本文:
******************************

減資のメリット

 

減資する企業のニュースを相次いで見るようになりました。
JTBが資本金を約23億→1億、スカイマークが90億→1億、チムニーが約58億→1億、カッパ・クリエイトが98億→1億・・・、と運輸観光系や飲食系など状況の厳しい企業が資本金を減資、それも1億まで減少させるという傾向が続いています。

 

減資をする理由

減資によるメリットは、

  • 欠損てん補(決算書の見栄えを良くすることで融資を有利にする、取引先の信用悪化防止)
  • 配当金分配(剰余金がマイナスだと配当ができないため、資本金から剰余金に振替える)
  • 優遇税制(後述)

デメリットは、

  • 信用力低下(資本金額が信用力の担保と見られることや減資=業績不振と見られがち)
  • みなし配当(減資に際して株を売却した個人株主に対する税率が高くなる場合あり)

******************************

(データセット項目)
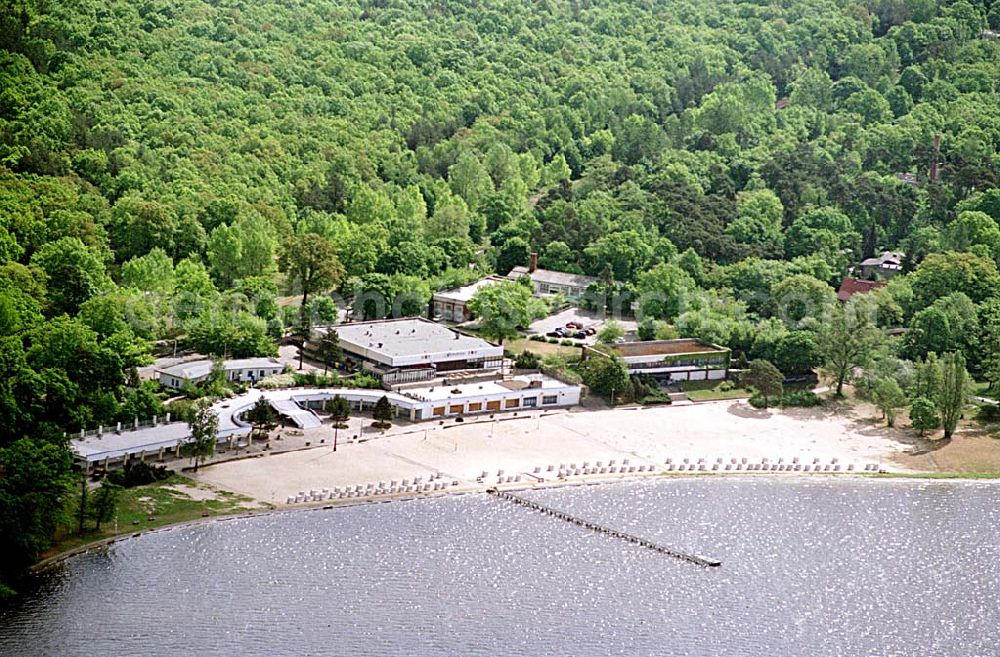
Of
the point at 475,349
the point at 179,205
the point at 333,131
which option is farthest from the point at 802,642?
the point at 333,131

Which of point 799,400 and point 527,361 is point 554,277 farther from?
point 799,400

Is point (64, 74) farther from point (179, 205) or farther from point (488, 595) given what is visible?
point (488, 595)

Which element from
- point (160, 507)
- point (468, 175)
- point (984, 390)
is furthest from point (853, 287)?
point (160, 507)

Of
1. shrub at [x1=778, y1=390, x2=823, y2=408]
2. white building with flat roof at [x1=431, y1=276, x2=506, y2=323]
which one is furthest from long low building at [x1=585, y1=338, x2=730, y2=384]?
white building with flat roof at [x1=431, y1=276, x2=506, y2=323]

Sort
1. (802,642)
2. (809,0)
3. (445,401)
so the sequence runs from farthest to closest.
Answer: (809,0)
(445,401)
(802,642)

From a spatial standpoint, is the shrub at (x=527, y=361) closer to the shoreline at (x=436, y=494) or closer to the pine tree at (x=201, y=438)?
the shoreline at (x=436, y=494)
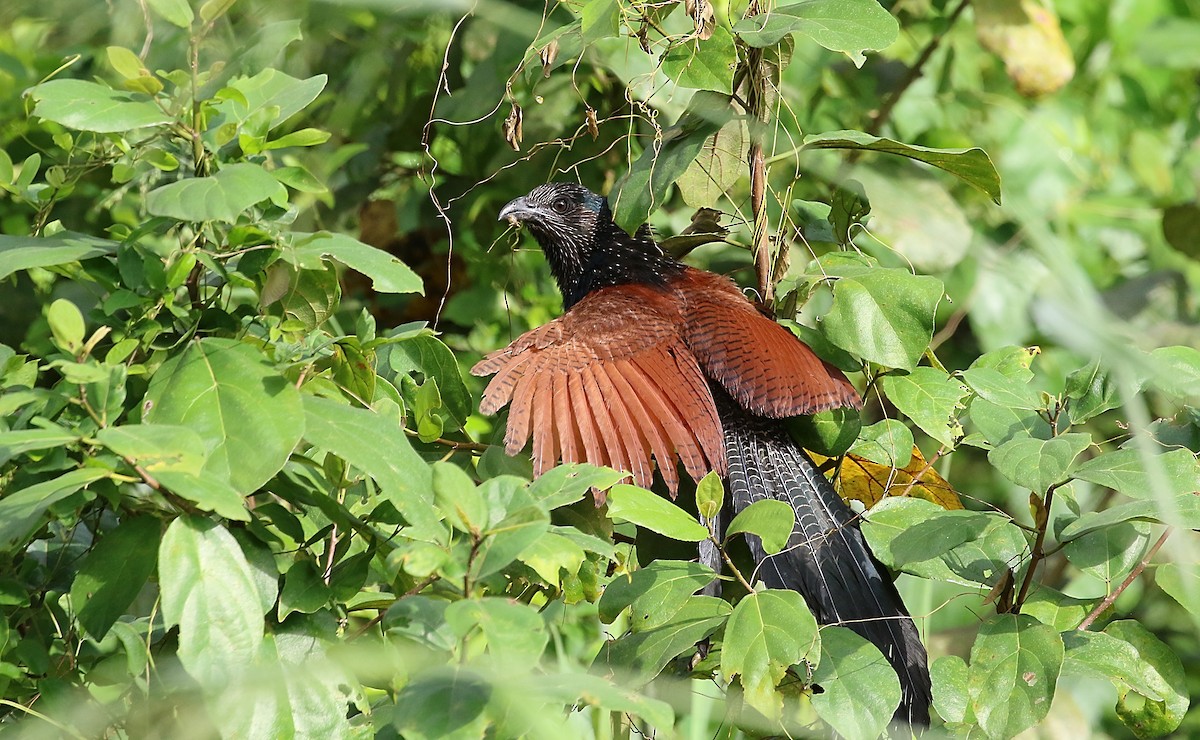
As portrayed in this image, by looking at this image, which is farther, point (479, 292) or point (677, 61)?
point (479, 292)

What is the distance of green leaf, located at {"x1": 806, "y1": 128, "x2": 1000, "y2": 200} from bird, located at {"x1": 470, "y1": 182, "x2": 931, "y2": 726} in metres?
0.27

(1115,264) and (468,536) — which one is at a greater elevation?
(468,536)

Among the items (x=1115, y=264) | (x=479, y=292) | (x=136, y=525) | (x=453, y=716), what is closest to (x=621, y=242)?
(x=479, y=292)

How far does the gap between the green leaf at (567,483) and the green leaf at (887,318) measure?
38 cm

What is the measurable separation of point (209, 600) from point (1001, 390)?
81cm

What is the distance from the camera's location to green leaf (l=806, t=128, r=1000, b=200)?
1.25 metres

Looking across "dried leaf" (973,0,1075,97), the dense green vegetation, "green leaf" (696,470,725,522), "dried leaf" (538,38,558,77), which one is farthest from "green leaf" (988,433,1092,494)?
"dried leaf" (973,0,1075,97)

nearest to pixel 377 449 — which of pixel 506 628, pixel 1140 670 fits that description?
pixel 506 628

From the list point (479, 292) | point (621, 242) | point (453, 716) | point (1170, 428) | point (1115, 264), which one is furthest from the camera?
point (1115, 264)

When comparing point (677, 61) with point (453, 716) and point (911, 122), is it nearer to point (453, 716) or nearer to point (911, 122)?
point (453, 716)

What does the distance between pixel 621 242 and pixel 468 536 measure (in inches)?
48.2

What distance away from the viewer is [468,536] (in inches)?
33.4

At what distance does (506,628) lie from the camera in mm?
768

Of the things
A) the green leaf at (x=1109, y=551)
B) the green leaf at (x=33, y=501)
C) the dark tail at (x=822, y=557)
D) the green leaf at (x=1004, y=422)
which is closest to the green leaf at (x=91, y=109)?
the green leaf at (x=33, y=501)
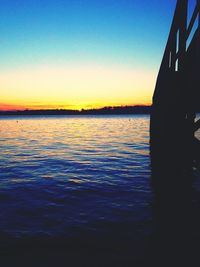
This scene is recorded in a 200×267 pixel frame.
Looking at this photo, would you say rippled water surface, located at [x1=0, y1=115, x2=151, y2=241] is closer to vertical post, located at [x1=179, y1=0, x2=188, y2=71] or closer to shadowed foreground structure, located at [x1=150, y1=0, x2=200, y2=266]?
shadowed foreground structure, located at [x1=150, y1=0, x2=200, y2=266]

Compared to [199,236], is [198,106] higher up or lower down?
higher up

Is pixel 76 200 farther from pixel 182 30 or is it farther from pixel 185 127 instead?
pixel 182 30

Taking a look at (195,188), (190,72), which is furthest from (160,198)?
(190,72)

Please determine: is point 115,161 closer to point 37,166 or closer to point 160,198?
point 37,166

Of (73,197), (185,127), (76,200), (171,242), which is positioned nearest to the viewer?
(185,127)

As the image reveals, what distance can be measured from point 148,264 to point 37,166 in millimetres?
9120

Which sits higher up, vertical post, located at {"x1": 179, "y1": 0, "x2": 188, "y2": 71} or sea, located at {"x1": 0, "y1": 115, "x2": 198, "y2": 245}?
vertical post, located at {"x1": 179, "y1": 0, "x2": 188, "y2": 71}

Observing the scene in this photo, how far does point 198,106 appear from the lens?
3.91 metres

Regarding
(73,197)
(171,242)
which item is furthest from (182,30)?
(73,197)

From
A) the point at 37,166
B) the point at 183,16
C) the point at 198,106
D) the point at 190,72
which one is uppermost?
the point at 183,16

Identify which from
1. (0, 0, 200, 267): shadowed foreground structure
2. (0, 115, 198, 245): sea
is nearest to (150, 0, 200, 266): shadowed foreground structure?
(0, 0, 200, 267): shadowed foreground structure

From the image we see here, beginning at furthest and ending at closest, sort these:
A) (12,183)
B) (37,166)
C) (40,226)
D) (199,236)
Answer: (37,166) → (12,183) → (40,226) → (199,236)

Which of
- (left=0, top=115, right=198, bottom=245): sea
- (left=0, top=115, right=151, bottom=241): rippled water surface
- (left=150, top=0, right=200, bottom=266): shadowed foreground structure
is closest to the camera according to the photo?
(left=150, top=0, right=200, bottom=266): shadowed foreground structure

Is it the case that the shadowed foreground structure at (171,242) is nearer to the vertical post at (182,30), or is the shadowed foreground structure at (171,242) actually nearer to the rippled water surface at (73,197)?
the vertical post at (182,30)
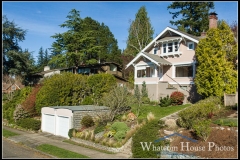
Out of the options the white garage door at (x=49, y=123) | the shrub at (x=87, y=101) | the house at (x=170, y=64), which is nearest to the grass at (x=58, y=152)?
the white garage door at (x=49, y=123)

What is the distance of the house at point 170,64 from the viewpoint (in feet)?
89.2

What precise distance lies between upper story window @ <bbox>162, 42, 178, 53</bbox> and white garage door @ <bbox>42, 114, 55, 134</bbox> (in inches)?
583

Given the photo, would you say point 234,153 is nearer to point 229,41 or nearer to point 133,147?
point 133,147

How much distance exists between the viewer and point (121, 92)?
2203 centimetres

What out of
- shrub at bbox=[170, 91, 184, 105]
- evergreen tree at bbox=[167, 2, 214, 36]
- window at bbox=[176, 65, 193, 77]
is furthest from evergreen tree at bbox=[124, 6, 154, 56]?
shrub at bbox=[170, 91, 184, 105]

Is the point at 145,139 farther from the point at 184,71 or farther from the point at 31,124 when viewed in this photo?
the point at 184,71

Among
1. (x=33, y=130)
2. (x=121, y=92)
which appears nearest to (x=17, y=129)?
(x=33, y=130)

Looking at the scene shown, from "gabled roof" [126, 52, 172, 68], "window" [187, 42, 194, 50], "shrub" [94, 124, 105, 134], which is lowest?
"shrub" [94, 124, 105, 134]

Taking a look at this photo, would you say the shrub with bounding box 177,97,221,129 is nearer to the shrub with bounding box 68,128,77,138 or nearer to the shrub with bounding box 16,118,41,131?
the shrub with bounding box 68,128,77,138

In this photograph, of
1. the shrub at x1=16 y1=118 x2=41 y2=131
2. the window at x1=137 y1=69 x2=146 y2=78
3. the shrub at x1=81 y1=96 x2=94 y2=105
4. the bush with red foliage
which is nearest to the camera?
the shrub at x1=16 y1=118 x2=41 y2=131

******************************

課題 A:
減資についての本文のうち、"減資する企業のニュースを相次いで見るようになりました。"から"資本金から剰余金に振替える)"までの部分を、両端を含めてそのまま書き写しなさい。
課題 B:
記録の中から、語"closest"を含む行をすべて探し出し、一行も漏らさずに書き出しなさい。

正答 A:
減資する企業のニュースを相次いで見るようになりました。
JTBが資本金を約23億→1億、スカイマークが90億→1億、チムニーが約58億→1億、カッパ・クリエイトが98億→1億・・・、と運輸観光系や飲食系など状況の厳しい企業が資本金を減資、それも1億まで減少させるという傾向が続いています。

 

減資をする理由

減資によるメリットは、

  • 欠損てん補(決算書の見栄えを良くすることで融資を有利にする、取引先の信用悪化防止)
  • 配当金分配(剰余金がマイナスだと配当ができないため、資本金から剰余金に振替える)

正答 B:
so the sequence runs from farthest to closest.
Among the items (x=1115, y=264) | (x=479, y=292) | (x=136, y=525) | (x=453, y=716), what is closest to (x=621, y=242)?
which is closest to the green leaf at (x=91, y=109)?
From the image we see here, beginning at furthest and ending at closest, sort these:
is closest to the camera according to the photo?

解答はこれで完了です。